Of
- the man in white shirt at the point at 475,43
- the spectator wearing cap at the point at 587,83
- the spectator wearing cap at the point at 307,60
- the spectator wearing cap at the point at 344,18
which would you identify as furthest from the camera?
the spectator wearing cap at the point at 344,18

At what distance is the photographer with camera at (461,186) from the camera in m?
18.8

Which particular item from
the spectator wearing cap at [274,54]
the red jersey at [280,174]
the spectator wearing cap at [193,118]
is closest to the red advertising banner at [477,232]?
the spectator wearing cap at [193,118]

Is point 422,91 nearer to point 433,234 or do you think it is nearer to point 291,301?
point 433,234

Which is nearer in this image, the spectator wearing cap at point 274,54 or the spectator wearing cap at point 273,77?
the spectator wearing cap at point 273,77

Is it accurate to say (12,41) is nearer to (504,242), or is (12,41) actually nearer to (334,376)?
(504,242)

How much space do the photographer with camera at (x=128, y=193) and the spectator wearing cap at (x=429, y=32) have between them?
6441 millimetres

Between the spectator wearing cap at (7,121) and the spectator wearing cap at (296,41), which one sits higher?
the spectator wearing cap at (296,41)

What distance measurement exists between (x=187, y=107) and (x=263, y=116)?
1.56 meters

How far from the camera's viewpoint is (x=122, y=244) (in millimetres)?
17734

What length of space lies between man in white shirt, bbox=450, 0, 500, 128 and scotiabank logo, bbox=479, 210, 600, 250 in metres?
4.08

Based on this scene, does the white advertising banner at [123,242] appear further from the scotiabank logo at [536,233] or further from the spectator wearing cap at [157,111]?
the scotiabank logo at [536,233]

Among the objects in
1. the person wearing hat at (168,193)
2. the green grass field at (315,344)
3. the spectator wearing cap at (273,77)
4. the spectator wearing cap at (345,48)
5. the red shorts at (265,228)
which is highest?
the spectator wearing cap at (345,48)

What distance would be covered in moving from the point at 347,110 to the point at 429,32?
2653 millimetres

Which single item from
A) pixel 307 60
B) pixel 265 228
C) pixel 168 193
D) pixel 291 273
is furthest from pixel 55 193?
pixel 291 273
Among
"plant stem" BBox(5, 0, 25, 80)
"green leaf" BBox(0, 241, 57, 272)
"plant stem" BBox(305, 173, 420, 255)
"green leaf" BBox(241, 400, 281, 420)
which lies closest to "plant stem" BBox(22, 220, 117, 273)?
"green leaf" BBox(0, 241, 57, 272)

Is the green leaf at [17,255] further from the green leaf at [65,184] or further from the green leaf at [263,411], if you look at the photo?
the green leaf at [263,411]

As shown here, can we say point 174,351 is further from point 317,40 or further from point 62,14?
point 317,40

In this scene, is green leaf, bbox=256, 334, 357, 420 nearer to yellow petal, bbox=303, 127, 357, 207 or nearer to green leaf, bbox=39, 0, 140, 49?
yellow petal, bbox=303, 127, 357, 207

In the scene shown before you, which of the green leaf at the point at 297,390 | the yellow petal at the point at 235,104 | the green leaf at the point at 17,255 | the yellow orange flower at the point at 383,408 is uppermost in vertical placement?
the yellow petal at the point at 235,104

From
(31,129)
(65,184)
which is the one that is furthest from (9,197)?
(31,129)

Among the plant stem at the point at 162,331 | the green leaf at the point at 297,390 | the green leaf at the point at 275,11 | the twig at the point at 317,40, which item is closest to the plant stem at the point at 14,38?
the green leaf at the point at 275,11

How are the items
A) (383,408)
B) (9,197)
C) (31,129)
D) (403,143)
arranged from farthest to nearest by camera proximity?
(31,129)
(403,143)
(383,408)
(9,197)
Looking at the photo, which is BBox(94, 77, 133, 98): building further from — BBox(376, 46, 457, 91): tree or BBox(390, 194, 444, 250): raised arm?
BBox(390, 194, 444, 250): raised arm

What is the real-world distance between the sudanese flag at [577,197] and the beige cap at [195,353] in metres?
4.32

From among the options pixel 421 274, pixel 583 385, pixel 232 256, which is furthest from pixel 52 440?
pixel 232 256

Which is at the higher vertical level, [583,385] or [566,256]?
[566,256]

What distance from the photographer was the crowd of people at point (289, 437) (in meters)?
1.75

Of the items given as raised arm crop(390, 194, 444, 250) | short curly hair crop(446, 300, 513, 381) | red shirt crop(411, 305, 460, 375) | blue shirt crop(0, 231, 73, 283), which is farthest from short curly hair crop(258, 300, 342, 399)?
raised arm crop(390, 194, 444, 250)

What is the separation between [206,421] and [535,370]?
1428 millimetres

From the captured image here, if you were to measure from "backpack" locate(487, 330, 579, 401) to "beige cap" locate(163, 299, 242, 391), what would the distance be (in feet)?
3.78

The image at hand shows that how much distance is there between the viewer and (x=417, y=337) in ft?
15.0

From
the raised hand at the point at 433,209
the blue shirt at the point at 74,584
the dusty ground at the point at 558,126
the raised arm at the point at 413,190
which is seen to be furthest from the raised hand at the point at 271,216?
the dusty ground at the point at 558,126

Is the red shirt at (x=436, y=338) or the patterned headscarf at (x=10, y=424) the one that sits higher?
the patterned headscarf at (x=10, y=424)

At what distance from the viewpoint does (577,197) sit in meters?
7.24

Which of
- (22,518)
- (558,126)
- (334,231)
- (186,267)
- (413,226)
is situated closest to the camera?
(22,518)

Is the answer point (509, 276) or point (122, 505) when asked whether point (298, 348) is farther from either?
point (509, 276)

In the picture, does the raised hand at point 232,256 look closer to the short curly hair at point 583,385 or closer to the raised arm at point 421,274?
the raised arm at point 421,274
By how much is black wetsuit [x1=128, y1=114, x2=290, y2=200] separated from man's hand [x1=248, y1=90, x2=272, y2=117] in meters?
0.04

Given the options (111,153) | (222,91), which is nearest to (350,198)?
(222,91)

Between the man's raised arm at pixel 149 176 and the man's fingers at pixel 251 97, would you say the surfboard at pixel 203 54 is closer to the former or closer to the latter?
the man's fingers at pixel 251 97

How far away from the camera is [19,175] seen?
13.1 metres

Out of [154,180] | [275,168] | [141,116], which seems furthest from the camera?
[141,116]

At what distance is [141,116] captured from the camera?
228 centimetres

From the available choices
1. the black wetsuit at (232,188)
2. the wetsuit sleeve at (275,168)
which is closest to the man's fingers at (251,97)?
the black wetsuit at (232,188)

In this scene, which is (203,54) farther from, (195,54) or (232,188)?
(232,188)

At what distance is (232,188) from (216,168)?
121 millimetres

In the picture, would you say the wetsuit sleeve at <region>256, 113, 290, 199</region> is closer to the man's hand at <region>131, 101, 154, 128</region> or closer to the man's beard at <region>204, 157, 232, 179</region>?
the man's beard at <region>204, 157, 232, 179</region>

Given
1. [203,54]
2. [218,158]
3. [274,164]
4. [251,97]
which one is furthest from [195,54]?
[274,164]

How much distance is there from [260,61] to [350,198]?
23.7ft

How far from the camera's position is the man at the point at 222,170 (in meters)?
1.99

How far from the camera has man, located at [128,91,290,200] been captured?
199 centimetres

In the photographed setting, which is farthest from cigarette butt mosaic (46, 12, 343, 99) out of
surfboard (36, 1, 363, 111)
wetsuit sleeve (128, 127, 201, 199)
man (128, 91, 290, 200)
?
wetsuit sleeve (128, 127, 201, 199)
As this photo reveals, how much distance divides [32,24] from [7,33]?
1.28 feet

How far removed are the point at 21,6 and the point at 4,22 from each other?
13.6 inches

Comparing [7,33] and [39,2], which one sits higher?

(GIVEN PROBLEM)
Please set down all the data word for word.

(WRITTEN ANSWER)
Of
- the man in white shirt at the point at 475,43
- the spectator wearing cap at the point at 587,83
- the spectator wearing cap at the point at 307,60
- the spectator wearing cap at the point at 344,18
which would you identify as furthest from the camera?
the spectator wearing cap at the point at 344,18

At what distance is the photographer with camera at (461,186) from the camera in m?
18.8

Which particular item from
the spectator wearing cap at [274,54]
the red jersey at [280,174]
the spectator wearing cap at [193,118]
is closest to the red advertising banner at [477,232]?
the spectator wearing cap at [193,118]

Is point 422,91 nearer to point 433,234 or do you think it is nearer to point 291,301?
point 433,234

Which is nearer in this image, the spectator wearing cap at point 274,54 or the spectator wearing cap at point 273,77?
the spectator wearing cap at point 273,77

Is it accurate to say (12,41) is nearer to (504,242), or is (12,41) actually nearer to (334,376)?
(504,242)

How much space do the photographer with camera at (x=128, y=193) and the spectator wearing cap at (x=429, y=32) have between them?
6441 millimetres

Between the spectator wearing cap at (7,121) and the spectator wearing cap at (296,41), which one sits higher?
the spectator wearing cap at (296,41)

What distance measurement exists between (x=187, y=107) and (x=263, y=116)?
1.56 meters

How far from the camera's viewpoint is (x=122, y=244) (in millimetres)?
17734

What length of space lies between man in white shirt, bbox=450, 0, 500, 128 and scotiabank logo, bbox=479, 210, 600, 250 in metres?
4.08

Based on this scene, does the white advertising banner at [123,242] appear further from the scotiabank logo at [536,233] or further from the spectator wearing cap at [157,111]?
the scotiabank logo at [536,233]

Among the objects in
1. the person wearing hat at (168,193)
2. the green grass field at (315,344)
3. the spectator wearing cap at (273,77)
4. the spectator wearing cap at (345,48)
5. the red shorts at (265,228)
which is highest?
the spectator wearing cap at (345,48)

What distance would be covered in moving from the point at 347,110 to the point at 429,32?
2653 millimetres

Which single item from
A) pixel 307 60
B) pixel 265 228
C) pixel 168 193
D) pixel 291 273
is furthest from pixel 55 193?
pixel 291 273
Among
"plant stem" BBox(5, 0, 25, 80)
"green leaf" BBox(0, 241, 57, 272)
"plant stem" BBox(305, 173, 420, 255)
"green leaf" BBox(241, 400, 281, 420)
which lies closest to "plant stem" BBox(22, 220, 117, 273)?
"green leaf" BBox(0, 241, 57, 272)

Is the green leaf at [17,255] further from the green leaf at [65,184] or further from the green leaf at [263,411], if you look at the photo?
the green leaf at [263,411]

As shown here, can we say point 174,351 is further from point 317,40 or further from point 62,14?
point 317,40

In this scene, is green leaf, bbox=256, 334, 357, 420 nearer to yellow petal, bbox=303, 127, 357, 207 or nearer to green leaf, bbox=39, 0, 140, 49?
yellow petal, bbox=303, 127, 357, 207

In the scene shown before you, which of the green leaf at the point at 297,390 | the yellow petal at the point at 235,104 | the green leaf at the point at 17,255 | the yellow orange flower at the point at 383,408 is uppermost in vertical placement?
the yellow petal at the point at 235,104

From
(31,129)
(65,184)
which is the one that is furthest from (9,197)?
(31,129)

Among the plant stem at the point at 162,331 | the green leaf at the point at 297,390 | the green leaf at the point at 275,11 | the twig at the point at 317,40, which item is closest to the plant stem at the point at 14,38?
the green leaf at the point at 275,11

How are the items
A) (383,408)
B) (9,197)
C) (31,129)
D) (403,143)
arranged from farthest to nearest by camera proximity?
(31,129)
(403,143)
(383,408)
(9,197)
Looking at the photo, which is BBox(94, 77, 133, 98): building further from — BBox(376, 46, 457, 91): tree or BBox(390, 194, 444, 250): raised arm?
BBox(390, 194, 444, 250): raised arm

What is the real-world distance between the sudanese flag at [577,197] and the beige cap at [195,353] in metres?
4.32

From among the options pixel 421 274, pixel 583 385, pixel 232 256, which is furthest from pixel 52 440?
pixel 232 256

Which is at the higher vertical level, [583,385] or [566,256]?
[566,256]

What distance from the photographer was the crowd of people at point (289, 437) (in meters)?
1.75

Of the items given as raised arm crop(390, 194, 444, 250) | short curly hair crop(446, 300, 513, 381) | red shirt crop(411, 305, 460, 375) | blue shirt crop(0, 231, 73, 283), which is farthest from short curly hair crop(258, 300, 342, 399)?
raised arm crop(390, 194, 444, 250)

What is the separation between [206,421] and [535,370]?
1428 millimetres

From the captured image here, if you were to measure from "backpack" locate(487, 330, 579, 401) to "beige cap" locate(163, 299, 242, 391), what would the distance be (in feet)?
3.78

The image at hand shows that how much distance is there between the viewer and (x=417, y=337) in ft?
15.0

From
the raised hand at the point at 433,209
the blue shirt at the point at 74,584
the dusty ground at the point at 558,126
the raised arm at the point at 413,190
which is seen to be furthest from the raised hand at the point at 271,216?
the dusty ground at the point at 558,126

Is the red shirt at (x=436, y=338) or the patterned headscarf at (x=10, y=424) the one that sits higher?
the patterned headscarf at (x=10, y=424)

At what distance from the viewpoint does (577,197) sit in meters?
7.24

Which of
- (22,518)
- (558,126)
- (334,231)
- (186,267)
- (413,226)
is situated closest to the camera?
(22,518)

Is the answer point (509, 276) or point (122, 505) when asked whether point (298, 348) is farther from either?
point (509, 276)

In the picture, does the raised hand at point 232,256 look closer to the short curly hair at point 583,385 or closer to the raised arm at point 421,274?
the raised arm at point 421,274
By how much is black wetsuit [x1=128, y1=114, x2=290, y2=200] separated from man's hand [x1=248, y1=90, x2=272, y2=117] in meters?
0.04

Given the options (111,153) | (222,91), which is nearest to (350,198)?
(222,91)

Between the man's raised arm at pixel 149 176 and the man's fingers at pixel 251 97, would you say the surfboard at pixel 203 54 is closer to the former or closer to the latter?
the man's fingers at pixel 251 97

How far away from the camera is [19,175] seen?
13.1 metres

Out of [154,180] | [275,168] | [141,116], which seems furthest from the camera?
[141,116]

At what distance is [141,116] captured from the camera?
228 centimetres

From the available choices
1. the black wetsuit at (232,188)
2. the wetsuit sleeve at (275,168)
which is closest to the man's fingers at (251,97)?
the black wetsuit at (232,188)

In this scene, which is (203,54) farther from, (195,54) or (232,188)?
(232,188)

At what distance is (232,188) from (216,168)?
121 millimetres

In the picture, would you say the wetsuit sleeve at <region>256, 113, 290, 199</region> is closer to the man's hand at <region>131, 101, 154, 128</region> or closer to the man's beard at <region>204, 157, 232, 179</region>?
the man's beard at <region>204, 157, 232, 179</region>

Given
1. [203,54]
2. [218,158]
3. [274,164]
4. [251,97]
which one is furthest from [195,54]?
[274,164]

How much distance is there from [260,61] to [350,198]?
23.7ft

How far from the camera's position is the man at the point at 222,170 (in meters)?
1.99

How far from the camera has man, located at [128,91,290,200] been captured?
199 centimetres

In the photographed setting, which is farthest from cigarette butt mosaic (46, 12, 343, 99) out of
surfboard (36, 1, 363, 111)
wetsuit sleeve (128, 127, 201, 199)
man (128, 91, 290, 200)
?
wetsuit sleeve (128, 127, 201, 199)
As this photo reveals, how much distance divides [32,24] from [7,33]?
1.28 feet

How far removed are the point at 21,6 and the point at 4,22 from each other?
13.6 inches

Comparing [7,33] and [39,2], which one sits higher?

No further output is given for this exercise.